Executive Director, 757 Angels
By Barrett Baker
With a stated goal to enhance regional economic competitiveness, the Hampton Roads Community Foundation began a multi-phase process in 2013. The first phase was the establishment of four study groups to do a deeper dive into the critical ingredients to a stronger regional economy including entrepreneurship, workforce development, clusters and leadership. The Entrepreneurship Study Group’s mission was to develop implementable initiatives that will lead to a stronger, more supportive entrepreneurial environment for starting and growing businesses in Coastal Virginia. One of the initiatives that came out of that mission was the formation of 757 Angels.
Monique Adams and her board of directors launched 757 Angels in 2015. They saw a need for change in the economy after realizing that Virginia had the third lowest growth rate in the country in 2013 with 30,000 fewer jobs compared with 2007. In addition, 41 percent of the Coastal Virginia economy is dependent on military spending—with the potential of further sequestration cuts—and is ranked 302 out of 382 metropolitan areas in employment growth since the end of the “Great Recession.” Further, in the second quarter of 2014, Coastal Virginia ranked 99 out of 100 in overall economic performance.
Adams is uniquely qualified to lead 757 Angels with an extensive financial services background with senior finance positions at both the Bank of America in Norfolk and JP Morgan Chase in New York City and Los Angeles.
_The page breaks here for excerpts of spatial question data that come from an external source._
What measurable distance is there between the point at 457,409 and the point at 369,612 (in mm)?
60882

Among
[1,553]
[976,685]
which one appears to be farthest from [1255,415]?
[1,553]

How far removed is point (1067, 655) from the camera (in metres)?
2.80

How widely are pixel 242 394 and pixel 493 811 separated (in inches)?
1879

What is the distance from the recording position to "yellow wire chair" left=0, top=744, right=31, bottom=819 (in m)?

Her educational background includes an undergraduate degree from the University of Southern California.
Tell us about 757 Angels.
757 Angels connects startups and early stage companies to smart capital. Over the past two and a half years, 757 Angels has grown to 117 members and is one of the most active angel groups in the southeast. Through our networks, 757 Angels has invested over $20 million into 12 companies, with the vast majority of the funding being for Coastal Virginia companies.
How would you describe your leadership style?
I have always considered myself a worker first rather than a leader. I want to set the example, to be in the trenches, to put in the time it takes to be successful. In my case, leadership isn’t about having a large staff but rather in trying to bring together the many organizations, cities, companies and universities in our area to help propel our entrepreneurial ecosystem. Of course, that should lead to more great companies applying for funding from 757 Angels, but it also makes our area more likely to achieve its highest potential. My leadership style is to appreciate and respect that it takes a team to win. And I have been very fortunate to learn from some great mentors like Paul Hirschbiel, John Paris and Dubby Wynne.
What do you think makes you a successful leader?
Vision, passion, commitment, intensity and perseverance come to mind. We all face so many obstacles and challenges. But when you believe in what you are doing and know that people are counting on you, you have a little more fuel to knock down walls.
Do you subscribe to the idea that leaders are born or that they are developed?
I believe they are developed. Certainly some people are born with qualities that help them be a leader, but we all know people who squander some of their potential. I think it is up to all of us to look for mentors and other leaders as examples to follow. Most of them started from nothing and just had the sheer determination to make a difference.
What about for middle managers that are looking to move up?
Leadership isn’t defined by your title. I have seen leadership by people at all levels of organizations. Your company can only be at its best when you are at your best. What you do won’t always be noticed or appreciated. But you need to do what you do to meet your own internal standards of excellence, and then most times, in my experience, very good things will happen for you.